> **Text excerpt**:
------------------------------------------------------------------------
A broken consort is “an ensemble featuring more than one family of instruments”. A Broken Consort are a broken consort in a sense – they have the requisite disparity of instruments - but they have only one member, Richard Skelton, and he can’t consort with himself. He’d go blind.

Box of Birch is a magical construct, and by pulling a similar trick to the most confusing sorcery performed by airplanes it manages to be both floaty and dense. It has none of that noisy rushing about that tends to come as part of the airplane package though; this is quiet and slow all the way. Despite being made of many semi-diaphanous layers of lazily-threatening guitars, wandering piano, elegiac violin scrapes, and assorted who-knows-what, somehow it manages to retain an airy ethereal quality. I can hear hints of A Silver Mount Zion and Boxhead Ensemble most obviously (I won’t say “ but on Miasmah”, as I’m saying that too often these days; instead just imagine that I had said it); and a touch of Ry Cooder’s bleak Paris, Texas bluescapes. It feels very emotive and substantial while it envelops you, with an all-pervading sense of loss, yet somehow when you step back from the record at the end it fades like a dream, slipping from your mind like fog through a sieve; you’ll feel the loss and will want to slip back under the covers and its spell before you become too roused from your slumber.
------------------------------------------------------------------------
> **Directives**:
[1] In the review, who is the only member of A Broken Consort?
[2] Report every line of the entries below that contains the word "jacket". Case counts.
------------------------------------------------------------------------
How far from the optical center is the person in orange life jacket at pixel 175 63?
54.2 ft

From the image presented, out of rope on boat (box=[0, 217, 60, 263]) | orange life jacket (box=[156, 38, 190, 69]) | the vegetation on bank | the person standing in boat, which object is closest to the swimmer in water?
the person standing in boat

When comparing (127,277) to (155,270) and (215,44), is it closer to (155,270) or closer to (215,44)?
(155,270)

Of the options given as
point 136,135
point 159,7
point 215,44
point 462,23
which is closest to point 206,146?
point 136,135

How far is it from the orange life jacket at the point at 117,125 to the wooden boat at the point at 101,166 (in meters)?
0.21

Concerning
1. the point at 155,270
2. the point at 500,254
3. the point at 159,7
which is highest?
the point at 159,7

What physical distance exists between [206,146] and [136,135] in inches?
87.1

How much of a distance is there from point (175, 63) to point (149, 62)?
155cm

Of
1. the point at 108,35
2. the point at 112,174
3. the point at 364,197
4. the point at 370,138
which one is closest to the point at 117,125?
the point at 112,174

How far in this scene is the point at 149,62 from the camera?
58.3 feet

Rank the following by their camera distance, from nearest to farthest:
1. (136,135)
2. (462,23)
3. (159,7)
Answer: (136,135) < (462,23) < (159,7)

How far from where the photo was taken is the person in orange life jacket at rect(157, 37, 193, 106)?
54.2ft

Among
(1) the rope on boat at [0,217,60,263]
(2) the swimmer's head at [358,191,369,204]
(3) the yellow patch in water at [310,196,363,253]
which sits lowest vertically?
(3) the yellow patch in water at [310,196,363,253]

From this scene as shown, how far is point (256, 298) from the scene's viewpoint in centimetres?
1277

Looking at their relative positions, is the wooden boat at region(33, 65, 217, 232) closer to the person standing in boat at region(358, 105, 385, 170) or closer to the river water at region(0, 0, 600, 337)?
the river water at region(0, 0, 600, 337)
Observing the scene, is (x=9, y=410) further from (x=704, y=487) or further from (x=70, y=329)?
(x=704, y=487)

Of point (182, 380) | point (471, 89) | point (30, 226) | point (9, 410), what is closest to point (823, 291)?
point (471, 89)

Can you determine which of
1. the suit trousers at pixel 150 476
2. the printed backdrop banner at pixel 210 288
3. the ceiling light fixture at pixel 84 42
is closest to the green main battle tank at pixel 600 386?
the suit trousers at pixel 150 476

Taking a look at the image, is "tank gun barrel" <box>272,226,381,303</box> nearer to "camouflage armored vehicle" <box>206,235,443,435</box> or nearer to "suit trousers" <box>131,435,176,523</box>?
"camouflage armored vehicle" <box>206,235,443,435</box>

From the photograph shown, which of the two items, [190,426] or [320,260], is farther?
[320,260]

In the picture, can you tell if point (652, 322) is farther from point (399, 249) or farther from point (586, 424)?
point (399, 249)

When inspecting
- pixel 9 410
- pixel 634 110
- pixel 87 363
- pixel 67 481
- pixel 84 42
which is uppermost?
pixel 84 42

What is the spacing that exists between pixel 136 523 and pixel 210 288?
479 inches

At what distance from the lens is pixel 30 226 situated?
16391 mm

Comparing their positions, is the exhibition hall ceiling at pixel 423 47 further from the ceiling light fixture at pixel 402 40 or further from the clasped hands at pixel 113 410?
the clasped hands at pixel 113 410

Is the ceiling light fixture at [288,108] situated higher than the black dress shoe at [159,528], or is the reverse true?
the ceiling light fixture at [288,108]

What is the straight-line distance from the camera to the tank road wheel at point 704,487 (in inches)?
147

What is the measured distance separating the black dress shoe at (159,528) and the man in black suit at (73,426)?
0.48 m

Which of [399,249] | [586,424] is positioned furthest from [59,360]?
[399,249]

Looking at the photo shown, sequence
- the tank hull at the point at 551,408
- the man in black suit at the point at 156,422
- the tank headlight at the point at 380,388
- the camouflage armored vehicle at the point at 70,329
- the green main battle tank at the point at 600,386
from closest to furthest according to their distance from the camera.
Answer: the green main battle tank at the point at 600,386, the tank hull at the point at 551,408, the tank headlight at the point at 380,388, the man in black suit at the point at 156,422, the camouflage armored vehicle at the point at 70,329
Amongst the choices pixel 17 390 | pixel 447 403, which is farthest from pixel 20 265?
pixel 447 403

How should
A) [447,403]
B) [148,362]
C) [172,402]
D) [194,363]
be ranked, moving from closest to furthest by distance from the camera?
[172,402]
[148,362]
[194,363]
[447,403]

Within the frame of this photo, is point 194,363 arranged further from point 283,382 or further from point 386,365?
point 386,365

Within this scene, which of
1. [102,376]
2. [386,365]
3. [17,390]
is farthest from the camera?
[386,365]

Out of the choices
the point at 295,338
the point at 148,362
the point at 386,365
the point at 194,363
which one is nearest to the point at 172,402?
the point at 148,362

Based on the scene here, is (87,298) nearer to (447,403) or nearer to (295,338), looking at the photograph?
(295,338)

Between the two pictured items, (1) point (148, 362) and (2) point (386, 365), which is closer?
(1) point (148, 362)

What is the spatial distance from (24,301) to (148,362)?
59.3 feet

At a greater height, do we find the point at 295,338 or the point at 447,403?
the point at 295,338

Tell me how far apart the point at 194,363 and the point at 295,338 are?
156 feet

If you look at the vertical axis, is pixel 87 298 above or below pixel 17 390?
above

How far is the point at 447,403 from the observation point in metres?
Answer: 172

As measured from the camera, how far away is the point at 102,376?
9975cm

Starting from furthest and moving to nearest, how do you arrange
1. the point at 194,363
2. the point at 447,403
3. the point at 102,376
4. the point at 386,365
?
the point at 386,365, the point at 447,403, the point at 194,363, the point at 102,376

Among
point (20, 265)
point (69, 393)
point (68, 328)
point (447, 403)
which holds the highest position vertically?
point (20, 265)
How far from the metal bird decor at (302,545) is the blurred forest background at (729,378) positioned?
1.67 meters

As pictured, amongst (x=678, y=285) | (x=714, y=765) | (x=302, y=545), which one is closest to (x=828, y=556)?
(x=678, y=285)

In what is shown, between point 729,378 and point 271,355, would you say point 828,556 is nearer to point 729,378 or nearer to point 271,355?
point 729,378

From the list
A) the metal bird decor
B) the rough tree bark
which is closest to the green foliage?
------------------------------------------------------------------------
> **Solution set**:
[1] Richard Skelton

[2]
How far from the optical center is the person in orange life jacket at pixel 175 63?
From the image presented, out of rope on boat (box=[0, 217, 60, 263]) | orange life jacket (box=[156, 38, 190, 69]) | the vegetation on bank | the person standing in boat, which object is closest to the swimmer in water?
How far is it from the orange life jacket at the point at 117,125 to the wooden boat at the point at 101,166 (in meters)?
How far from where the photo was taken is the person in orange life jacket at rect(157, 37, 193, 106)?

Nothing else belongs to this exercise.